> [Gegebener Text]:
= = = =

Fischfunk oder wie man sich unter Wasser (unter)hält. Christoph Ransmayr.


Angeregt durch phantastische Unterwasserbilder lässt Christoph Ransmayr* sieben Damen & Herren submarin verschwinden, um sie dortselbst in Meerestiere zu verwandeln. Allesamt luftweltmüde Menschen, die jeweils an einem sehr individuellen Wassertrauma leiden. Gewissermaßen durch eine Lösung zweiter Ordnung, die Metamorphose, befreit der Schriftsteller sie von ihren Luftweltängsten, man könnte auch sagen: ein Fall von Konfrontationstherapie. Ein Wasserbettverkäufer (Platz-Angst) mutiert zur Imperialgarnele; eine Schwimmlehrerin (Angst vor Ertrinken) findet sich als Kronenqualle wieder; ein Installateur (Dicht- und Inkontinenzprobleme) schwimmt als Geisterpfeifenfisch; eine Umweltministerin (Nichtschwimmerin) wird zum Flohkrebs; eine Schönheitskönigin (Angst vor Schönheitsverlust durch Dehydrierung) verwandelt sich in einen verführerischen Rotlippen Fledermausfisch; ein Wasserbauingenieur (Überschwemmungsangst) wird zur Nacktschnecke. Schließlich: Ein Museumswärter mit Angst vor Schweißausbrüchen mutiert zum zehnarmigen Riesen-Riffkalamar, und das ist gut so, sonst hätte uns die Geschichte womöglich niemand erzählt!
Ich frage mich immer: Wo genau verschwindet der Schriftsteller in seinem Werk und mutiert dort zu einer Figur, einer Eigenschaft, einem Gegenstand, einem Gedanken, einem Thema? Wohl gemerkt: Ich frage mich, nicht ihn. Schriftsteller werden nicht gern danach gefragt und können es mitunter auch gar nicht sagen.
An Zufälle glaube ich nicht. Und so glaube ich, dass der Schriftsteller aus den Unterseephotos seines Künstler-Freundes Manfred Wakolbinger** den zehnarmigen Riesen-Riffkalamar nicht zufällig für die Rolle des Erzählers ausersieht. Äußerlich – keine Ähnlichkeit, nein, das kann ich aus eigener Anschauung bezeugen. Und doch. Der Riffkalamar ist Einzelschwimmer, hat gleich drei Herzen und besitzt die Fähigkeit, sich vielarmig an der Wirklichkeit unter Wasser festzusaugen, um sie sich einerseits einzuverleiben und sie andererseits zu erforschen; ja, der Kalamar wird zum: Forscher!

= = = =

> [Vorliegende Daten]:
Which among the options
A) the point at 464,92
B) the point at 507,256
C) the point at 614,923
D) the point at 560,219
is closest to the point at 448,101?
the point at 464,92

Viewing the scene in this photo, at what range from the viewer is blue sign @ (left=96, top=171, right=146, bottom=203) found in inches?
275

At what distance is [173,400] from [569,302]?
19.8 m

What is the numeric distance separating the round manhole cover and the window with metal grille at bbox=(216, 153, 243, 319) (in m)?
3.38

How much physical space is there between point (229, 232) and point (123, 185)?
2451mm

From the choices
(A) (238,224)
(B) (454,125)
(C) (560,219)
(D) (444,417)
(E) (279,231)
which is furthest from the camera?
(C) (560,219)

= = = =

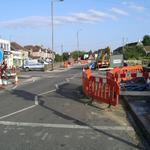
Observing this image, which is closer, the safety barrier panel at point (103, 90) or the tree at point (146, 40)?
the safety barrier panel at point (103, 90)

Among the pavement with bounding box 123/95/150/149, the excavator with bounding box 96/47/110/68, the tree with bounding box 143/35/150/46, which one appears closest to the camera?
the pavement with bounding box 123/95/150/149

= = = =

> [Deine Aufgabe]:
Schreib aus dem Text über Ransmayrs Meerestiergeschichte wortgetreu ab, was mit „Ich frage mich immer: Wo“ anfängt und bis einschließlich „gar nicht sagen.“ weitergeht.

> [Vollständige Antwort]:
Ich frage mich immer: Wo genau verschwindet der Schriftsteller in seinem Werk und mutiert dort zu einer Figur, einer Eigenschaft, einem Gegenstand, einem Gedanken, einem Thema? Wohl gemerkt: Ich frage mich, nicht ihn. Schriftsteller werden nicht gern danach gefragt und können es mitunter auch gar nicht sagen.